[Rows of spatial question data]
◇ ◇ ◇ ◇ ◇
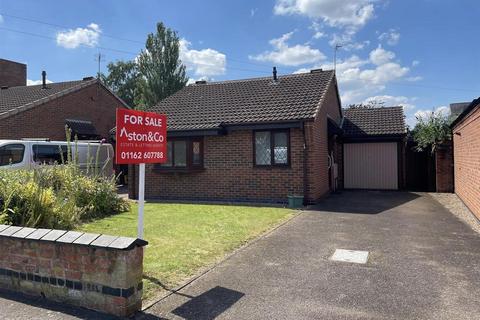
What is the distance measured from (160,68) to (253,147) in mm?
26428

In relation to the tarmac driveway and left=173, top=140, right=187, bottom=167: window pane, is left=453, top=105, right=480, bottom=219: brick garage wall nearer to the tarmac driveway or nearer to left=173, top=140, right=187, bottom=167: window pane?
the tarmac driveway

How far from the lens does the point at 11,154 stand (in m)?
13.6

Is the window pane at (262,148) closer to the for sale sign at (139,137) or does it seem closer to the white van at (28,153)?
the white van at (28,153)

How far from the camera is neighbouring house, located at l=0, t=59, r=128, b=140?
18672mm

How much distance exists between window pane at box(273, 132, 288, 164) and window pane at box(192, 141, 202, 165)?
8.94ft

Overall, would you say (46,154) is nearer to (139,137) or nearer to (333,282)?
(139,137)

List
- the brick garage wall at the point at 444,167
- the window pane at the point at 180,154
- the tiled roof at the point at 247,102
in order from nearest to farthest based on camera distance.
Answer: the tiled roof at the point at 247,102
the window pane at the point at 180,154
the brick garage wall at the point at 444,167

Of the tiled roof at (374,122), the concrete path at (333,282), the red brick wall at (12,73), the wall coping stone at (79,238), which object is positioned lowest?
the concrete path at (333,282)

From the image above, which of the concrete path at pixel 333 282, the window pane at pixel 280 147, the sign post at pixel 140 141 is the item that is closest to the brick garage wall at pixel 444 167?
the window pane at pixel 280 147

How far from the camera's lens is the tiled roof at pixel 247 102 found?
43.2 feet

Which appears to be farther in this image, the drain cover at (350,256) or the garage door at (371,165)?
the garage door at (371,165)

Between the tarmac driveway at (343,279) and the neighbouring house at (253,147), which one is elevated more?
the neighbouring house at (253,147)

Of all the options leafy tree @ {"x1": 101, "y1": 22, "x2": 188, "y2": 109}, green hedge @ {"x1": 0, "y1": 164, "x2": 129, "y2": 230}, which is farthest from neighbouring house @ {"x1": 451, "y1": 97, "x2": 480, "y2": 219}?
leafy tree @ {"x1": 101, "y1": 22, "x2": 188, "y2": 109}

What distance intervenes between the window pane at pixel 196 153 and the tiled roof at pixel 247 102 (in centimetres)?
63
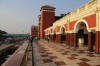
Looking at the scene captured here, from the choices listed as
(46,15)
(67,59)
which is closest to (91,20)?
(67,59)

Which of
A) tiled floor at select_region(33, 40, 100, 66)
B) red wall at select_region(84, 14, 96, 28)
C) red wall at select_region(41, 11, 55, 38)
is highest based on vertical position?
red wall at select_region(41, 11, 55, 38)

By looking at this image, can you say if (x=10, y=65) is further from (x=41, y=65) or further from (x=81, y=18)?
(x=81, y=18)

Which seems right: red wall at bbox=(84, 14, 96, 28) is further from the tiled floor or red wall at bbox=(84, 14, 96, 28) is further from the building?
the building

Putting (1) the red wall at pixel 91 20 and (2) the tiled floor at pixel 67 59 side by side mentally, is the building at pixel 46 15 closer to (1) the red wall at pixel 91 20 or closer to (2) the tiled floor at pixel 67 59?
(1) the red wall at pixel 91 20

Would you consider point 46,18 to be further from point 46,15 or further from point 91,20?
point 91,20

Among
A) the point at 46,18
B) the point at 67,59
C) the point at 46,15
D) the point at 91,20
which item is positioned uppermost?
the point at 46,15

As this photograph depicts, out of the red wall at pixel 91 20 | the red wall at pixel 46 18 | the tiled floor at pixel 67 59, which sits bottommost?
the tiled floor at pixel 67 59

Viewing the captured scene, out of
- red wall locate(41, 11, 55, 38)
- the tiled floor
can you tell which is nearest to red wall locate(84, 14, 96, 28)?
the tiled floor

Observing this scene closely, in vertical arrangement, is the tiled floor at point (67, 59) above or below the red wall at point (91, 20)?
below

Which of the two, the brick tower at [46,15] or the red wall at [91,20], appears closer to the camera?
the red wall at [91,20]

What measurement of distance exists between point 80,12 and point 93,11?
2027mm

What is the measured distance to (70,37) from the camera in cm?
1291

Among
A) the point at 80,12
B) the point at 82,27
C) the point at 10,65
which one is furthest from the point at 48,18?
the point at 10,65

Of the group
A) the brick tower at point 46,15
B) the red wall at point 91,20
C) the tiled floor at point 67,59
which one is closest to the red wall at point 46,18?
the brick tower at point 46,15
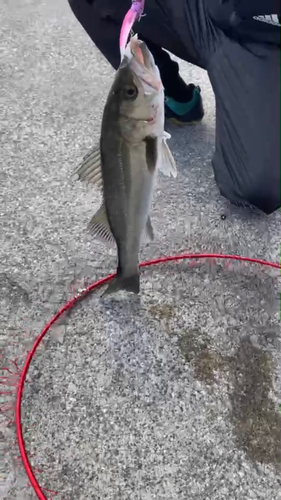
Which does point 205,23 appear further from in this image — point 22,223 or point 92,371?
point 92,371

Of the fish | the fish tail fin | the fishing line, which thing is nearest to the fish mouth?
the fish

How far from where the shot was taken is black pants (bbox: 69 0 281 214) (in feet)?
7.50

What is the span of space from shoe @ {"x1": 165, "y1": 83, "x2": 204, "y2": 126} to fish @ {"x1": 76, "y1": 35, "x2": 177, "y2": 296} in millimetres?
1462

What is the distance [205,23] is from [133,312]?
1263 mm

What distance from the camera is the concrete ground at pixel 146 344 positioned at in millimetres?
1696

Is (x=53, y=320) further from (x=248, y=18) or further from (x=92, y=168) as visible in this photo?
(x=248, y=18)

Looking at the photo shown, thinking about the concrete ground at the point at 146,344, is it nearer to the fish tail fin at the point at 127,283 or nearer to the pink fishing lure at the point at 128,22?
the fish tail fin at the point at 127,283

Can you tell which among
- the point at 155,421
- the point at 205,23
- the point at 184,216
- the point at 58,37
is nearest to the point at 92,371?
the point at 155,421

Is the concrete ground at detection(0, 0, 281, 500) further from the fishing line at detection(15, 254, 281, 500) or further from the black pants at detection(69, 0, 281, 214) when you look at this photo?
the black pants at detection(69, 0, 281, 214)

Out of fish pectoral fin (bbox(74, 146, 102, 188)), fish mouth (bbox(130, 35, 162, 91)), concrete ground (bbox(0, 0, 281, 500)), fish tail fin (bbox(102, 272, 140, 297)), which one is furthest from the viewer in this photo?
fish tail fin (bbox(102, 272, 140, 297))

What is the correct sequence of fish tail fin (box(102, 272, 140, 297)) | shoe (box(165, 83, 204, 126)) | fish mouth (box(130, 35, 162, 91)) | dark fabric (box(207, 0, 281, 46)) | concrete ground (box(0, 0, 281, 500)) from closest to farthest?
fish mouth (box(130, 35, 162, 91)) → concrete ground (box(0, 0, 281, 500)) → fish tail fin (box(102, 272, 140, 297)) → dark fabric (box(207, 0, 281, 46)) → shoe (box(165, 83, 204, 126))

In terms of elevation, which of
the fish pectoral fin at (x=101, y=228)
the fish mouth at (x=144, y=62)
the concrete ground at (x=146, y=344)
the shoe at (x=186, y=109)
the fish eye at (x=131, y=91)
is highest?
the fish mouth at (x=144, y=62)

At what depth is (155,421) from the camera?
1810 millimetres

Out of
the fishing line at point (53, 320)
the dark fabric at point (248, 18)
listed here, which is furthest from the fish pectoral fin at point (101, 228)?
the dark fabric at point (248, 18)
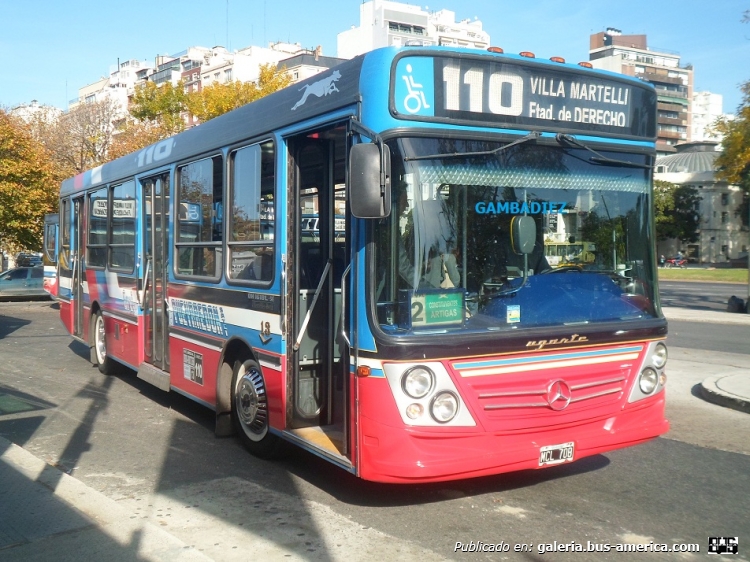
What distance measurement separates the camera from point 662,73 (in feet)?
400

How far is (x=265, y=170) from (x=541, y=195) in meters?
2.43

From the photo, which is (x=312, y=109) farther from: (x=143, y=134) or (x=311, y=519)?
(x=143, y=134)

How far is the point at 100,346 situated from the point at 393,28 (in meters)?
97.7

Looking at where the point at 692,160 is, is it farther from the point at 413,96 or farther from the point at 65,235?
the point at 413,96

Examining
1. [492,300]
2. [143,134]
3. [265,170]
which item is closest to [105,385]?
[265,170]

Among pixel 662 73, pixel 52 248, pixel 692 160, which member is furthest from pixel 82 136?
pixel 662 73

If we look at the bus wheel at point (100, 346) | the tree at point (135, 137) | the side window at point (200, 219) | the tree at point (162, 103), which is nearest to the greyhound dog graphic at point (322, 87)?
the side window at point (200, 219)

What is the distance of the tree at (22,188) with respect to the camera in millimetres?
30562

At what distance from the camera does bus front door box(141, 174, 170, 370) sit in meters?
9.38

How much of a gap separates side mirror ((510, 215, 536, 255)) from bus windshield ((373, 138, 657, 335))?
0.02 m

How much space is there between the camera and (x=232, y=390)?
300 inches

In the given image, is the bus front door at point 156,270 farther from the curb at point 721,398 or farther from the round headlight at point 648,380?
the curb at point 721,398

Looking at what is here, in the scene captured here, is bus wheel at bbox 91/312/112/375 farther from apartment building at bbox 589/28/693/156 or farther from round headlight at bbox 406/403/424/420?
◇ ◇ ◇ ◇ ◇
— Exercise prompt —
From the line containing "Among pixel 662" through the closing line of the material above, return every line exactly and omit all others.

— Output —
Among pixel 662 73, pixel 52 248, pixel 692 160, which member is furthest from pixel 82 136?
pixel 662 73

If we look at the bus wheel at point (100, 346) | the tree at point (135, 137) | the side window at point (200, 219) | the tree at point (162, 103), which is nearest to the greyhound dog graphic at point (322, 87)?
the side window at point (200, 219)

What is the distance of the tree at (22,188) with respect to the camera in millimetres?
30562

At what distance from the camera does bus front door box(141, 174, 170, 370) sit in meters?
9.38

How much of a gap separates side mirror ((510, 215, 536, 255)) from bus windshield ((373, 138, 657, 335))?
0.02 m

How much space is there between the camera and (x=232, y=390)?
300 inches

In the given image, is the bus front door at point 156,270 farther from the curb at point 721,398 or farther from the round headlight at point 648,380?
the curb at point 721,398

Looking at what is here, in the scene captured here, is bus wheel at bbox 91/312/112/375 farther from apartment building at bbox 589/28/693/156 or farther from round headlight at bbox 406/403/424/420?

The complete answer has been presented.